8.1 Structure of the Iraq Analysis
The structure of the Iraq analysis provides an example of how the PatternsofPower methodology can be applied to a complex problem.
The governance failings that allowed the invasion of Iraq in 2003 were the impulse for writing this book, as described in its preface. It was therefore appropriate to analyse that decision to invade as an example of the book’s methodology. It involved all five dimensions of power and it had both local and global consequences. The Edition 2 version of this chapter (which was published in 2014) has been archived on the PatternsofPower website and is linked to from the current text. An additional segment has been added (8.8), to review the quality of that analysis in the light of the 20 years that have passed since the decision to invade.
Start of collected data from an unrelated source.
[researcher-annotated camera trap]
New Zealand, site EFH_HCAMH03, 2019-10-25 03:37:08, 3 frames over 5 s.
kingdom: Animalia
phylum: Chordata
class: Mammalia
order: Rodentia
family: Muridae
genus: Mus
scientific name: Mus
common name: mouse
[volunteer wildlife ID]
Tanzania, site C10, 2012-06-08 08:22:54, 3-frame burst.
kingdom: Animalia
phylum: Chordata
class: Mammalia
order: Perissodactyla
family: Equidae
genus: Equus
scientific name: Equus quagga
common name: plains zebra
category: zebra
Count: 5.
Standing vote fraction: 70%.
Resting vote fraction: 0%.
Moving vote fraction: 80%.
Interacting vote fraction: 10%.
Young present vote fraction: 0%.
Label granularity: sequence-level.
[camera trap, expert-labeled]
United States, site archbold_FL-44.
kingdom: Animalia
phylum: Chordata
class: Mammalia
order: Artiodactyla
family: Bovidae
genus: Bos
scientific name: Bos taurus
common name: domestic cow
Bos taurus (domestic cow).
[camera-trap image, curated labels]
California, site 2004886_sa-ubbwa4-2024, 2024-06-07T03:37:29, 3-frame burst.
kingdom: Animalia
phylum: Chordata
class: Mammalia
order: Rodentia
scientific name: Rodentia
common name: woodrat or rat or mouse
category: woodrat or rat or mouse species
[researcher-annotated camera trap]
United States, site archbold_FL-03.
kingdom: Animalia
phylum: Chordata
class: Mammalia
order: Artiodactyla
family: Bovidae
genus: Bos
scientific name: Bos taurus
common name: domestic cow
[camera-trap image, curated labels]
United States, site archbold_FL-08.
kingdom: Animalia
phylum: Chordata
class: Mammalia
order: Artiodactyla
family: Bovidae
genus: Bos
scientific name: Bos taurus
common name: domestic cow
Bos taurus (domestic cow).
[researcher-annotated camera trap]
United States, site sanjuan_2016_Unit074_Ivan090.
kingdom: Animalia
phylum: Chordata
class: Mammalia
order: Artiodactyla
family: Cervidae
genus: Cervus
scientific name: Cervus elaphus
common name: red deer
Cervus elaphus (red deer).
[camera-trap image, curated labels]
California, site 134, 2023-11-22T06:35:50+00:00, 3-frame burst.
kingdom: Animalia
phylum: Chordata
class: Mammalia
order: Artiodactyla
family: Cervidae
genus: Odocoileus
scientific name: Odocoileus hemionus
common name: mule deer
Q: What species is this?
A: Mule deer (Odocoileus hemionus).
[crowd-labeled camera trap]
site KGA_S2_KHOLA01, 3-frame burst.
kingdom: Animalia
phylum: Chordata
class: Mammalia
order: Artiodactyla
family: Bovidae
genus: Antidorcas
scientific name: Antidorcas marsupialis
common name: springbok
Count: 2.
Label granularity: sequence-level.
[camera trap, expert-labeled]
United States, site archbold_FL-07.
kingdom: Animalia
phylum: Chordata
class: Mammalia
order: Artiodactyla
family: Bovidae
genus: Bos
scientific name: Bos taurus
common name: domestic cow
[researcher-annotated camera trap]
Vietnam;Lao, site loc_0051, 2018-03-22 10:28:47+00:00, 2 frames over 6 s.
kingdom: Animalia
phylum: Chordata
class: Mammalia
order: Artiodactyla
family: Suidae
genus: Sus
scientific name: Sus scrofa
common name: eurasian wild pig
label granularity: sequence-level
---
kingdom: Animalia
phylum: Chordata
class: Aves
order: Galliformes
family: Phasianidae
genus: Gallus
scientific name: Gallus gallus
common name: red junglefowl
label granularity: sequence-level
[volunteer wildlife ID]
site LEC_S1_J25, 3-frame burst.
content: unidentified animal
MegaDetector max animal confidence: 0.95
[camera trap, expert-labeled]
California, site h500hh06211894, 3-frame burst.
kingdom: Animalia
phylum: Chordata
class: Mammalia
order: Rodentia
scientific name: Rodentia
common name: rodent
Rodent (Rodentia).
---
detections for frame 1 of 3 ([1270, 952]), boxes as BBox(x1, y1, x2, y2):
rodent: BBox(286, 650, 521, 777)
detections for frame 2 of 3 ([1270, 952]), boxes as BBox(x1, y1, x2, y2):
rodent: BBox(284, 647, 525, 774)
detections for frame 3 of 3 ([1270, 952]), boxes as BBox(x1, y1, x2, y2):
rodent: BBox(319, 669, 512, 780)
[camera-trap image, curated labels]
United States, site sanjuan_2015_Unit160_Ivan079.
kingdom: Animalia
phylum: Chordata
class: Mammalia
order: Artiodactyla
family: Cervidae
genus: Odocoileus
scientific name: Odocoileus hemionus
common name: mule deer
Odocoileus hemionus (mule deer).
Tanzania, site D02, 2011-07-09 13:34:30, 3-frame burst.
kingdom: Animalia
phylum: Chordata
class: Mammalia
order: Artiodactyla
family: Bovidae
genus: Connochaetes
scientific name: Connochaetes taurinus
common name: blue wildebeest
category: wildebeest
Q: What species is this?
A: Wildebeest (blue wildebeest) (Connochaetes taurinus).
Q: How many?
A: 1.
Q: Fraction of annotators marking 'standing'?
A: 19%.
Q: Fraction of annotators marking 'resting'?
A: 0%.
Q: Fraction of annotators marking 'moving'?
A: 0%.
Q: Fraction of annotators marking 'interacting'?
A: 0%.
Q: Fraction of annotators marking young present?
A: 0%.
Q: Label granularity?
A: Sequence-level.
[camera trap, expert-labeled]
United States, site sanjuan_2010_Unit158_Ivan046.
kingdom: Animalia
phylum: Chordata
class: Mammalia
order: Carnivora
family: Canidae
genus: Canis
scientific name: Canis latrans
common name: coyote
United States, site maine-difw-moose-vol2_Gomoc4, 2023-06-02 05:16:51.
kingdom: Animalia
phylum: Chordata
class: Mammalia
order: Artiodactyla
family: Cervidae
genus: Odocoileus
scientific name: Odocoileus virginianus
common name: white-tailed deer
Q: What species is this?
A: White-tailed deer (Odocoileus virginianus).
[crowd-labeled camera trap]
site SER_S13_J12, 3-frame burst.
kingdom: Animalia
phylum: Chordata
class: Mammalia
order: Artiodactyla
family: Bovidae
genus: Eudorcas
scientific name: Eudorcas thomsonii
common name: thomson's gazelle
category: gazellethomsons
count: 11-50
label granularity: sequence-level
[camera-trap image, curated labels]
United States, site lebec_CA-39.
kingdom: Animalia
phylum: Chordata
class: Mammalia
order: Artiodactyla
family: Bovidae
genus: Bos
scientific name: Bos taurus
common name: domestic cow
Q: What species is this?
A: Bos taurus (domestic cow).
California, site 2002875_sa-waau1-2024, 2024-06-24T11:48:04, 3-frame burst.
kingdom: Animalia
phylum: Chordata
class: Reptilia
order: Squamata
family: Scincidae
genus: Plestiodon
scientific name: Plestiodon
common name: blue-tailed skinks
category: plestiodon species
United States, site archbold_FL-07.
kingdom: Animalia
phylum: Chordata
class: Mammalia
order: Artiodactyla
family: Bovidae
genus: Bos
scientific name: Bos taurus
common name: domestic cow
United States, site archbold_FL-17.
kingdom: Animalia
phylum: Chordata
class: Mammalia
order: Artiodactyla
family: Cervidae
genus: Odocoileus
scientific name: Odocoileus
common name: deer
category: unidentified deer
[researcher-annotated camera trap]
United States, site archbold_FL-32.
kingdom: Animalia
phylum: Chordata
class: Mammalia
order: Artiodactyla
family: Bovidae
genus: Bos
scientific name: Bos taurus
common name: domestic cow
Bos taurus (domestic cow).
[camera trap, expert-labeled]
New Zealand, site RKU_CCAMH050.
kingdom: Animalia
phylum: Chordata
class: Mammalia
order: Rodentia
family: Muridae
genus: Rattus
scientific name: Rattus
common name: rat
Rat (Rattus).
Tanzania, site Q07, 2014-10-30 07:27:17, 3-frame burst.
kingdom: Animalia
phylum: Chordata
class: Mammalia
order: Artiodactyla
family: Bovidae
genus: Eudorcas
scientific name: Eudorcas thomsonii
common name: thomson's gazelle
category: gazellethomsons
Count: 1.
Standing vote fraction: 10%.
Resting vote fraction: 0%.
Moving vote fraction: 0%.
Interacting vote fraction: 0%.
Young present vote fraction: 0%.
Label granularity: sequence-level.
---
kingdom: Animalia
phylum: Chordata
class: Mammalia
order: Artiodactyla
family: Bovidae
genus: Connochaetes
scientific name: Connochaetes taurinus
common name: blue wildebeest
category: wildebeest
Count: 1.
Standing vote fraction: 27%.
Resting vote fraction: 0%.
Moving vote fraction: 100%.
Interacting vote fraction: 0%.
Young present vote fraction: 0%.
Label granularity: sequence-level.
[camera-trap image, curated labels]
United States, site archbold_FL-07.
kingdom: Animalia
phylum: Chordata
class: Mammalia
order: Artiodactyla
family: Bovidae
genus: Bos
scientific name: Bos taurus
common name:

The following subsections describe the structure of the Iraq analysis in this chapter, beginning with what was published in 2014:
● The analysis started with a review of the perspectives of the countries affected by the invasion (8.2 – 8.6). It drew upon public-domain information to explore factors that were relevant to the decision to invade. The material is all archived under Edition 2 on the website, but it is only listed here as a series of links for the sake of brevity.
● The original conclusion from that analysis, that there were serious governance failings in allowing the invasion of Iraq at that time, is repeated (8.7). It is republished here – unchanged, apart from minor formatting, refreshed URLs where necessary, and pulling some endnotes into the main text.
● The chapter concludes with a retrospective review of this book’s analysis of the decision to invade Iraq (8.8). It includes a comparison with Sir John Chilcot’s Report of the Iraq Inquiry, which was published in July 2016; that broadly endorsed this book’s conclusions. It also gives some additional hindsight on the impact of the invasion decision, which has factors in common with the occupation of Afghanistan.